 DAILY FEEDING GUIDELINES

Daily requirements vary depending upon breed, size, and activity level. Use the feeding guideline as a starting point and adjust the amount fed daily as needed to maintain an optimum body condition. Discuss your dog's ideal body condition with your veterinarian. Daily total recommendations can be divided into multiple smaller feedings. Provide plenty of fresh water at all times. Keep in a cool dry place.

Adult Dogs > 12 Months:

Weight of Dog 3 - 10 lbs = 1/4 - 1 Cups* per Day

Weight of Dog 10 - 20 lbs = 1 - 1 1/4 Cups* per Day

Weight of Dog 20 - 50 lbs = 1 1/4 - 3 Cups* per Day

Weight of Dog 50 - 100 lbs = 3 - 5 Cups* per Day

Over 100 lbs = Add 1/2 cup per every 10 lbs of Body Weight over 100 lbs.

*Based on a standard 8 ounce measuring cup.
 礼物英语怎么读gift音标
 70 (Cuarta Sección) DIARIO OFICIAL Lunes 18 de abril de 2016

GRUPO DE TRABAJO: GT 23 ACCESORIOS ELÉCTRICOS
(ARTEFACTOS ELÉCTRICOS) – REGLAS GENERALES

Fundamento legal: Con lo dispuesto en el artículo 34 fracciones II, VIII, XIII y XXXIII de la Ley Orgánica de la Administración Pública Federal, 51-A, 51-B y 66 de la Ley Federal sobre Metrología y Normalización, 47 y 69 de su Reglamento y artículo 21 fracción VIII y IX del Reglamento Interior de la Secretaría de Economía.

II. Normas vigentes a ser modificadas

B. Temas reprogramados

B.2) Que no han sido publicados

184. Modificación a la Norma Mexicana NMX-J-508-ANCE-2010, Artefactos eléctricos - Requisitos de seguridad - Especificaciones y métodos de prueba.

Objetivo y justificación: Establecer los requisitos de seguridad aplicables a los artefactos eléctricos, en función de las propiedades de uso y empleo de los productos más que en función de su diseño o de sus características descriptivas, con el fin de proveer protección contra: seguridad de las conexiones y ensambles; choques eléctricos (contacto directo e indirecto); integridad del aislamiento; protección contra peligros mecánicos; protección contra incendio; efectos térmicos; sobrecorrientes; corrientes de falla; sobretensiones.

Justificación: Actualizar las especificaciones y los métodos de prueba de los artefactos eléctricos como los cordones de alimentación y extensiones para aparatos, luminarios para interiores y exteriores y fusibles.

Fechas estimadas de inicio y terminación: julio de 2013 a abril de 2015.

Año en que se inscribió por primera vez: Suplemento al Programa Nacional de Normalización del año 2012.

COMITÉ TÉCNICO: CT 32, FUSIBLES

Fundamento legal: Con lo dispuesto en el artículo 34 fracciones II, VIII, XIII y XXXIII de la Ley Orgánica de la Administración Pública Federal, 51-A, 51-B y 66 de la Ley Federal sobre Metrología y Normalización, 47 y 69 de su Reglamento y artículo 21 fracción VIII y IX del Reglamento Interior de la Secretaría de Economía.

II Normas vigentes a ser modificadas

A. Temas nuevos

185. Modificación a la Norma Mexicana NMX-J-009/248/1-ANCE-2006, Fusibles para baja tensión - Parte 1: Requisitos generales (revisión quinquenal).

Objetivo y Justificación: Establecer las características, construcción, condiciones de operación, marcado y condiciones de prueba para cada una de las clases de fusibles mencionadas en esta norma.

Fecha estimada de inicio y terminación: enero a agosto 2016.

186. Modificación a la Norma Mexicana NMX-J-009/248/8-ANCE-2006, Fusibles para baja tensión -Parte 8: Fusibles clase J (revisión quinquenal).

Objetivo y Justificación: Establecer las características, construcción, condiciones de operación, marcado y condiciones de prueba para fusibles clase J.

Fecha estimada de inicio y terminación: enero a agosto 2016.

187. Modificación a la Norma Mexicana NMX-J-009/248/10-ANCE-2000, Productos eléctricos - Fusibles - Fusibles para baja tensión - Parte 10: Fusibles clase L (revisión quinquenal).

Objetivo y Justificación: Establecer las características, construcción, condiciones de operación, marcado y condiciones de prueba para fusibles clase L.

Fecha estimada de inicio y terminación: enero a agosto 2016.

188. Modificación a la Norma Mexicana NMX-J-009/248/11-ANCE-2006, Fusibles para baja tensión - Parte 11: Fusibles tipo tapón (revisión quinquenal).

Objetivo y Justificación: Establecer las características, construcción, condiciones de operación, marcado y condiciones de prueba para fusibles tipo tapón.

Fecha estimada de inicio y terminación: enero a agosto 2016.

__Task details__
Every line from the top of the material through the line containing "礼物英语怎么读gift音标" must be transcribed exactly, and no other line may appear.

__Solved exercise__
 DAILY FEEDING GUIDELINES

Daily requirements vary depending upon breed, size, and activity level. Use the feeding guideline as a starting point and adjust the amount fed daily as needed to maintain an optimum body condition. Discuss your dog's ideal body condition with your veterinarian. Daily total recommendations can be divided into multiple smaller feedings. Provide plenty of fresh water at all times. Keep in a cool dry place.

Adult Dogs > 12 Months:

Weight of Dog 3 - 10 lbs = 1/4 - 1 Cups* per Day

Weight of Dog 10 - 20 lbs = 1 - 1 1/4 Cups* per Day

Weight of Dog 20 - 50 lbs = 1 1/4 - 3 Cups* per Day

Weight of Dog 50 - 100 lbs = 3 - 5 Cups* per Day

Over 100 lbs = Add 1/2 cup per every 10 lbs of Body Weight over 100 lbs.

*Based on a standard 8 ounce measuring cup.
 礼物英语怎么读gift音标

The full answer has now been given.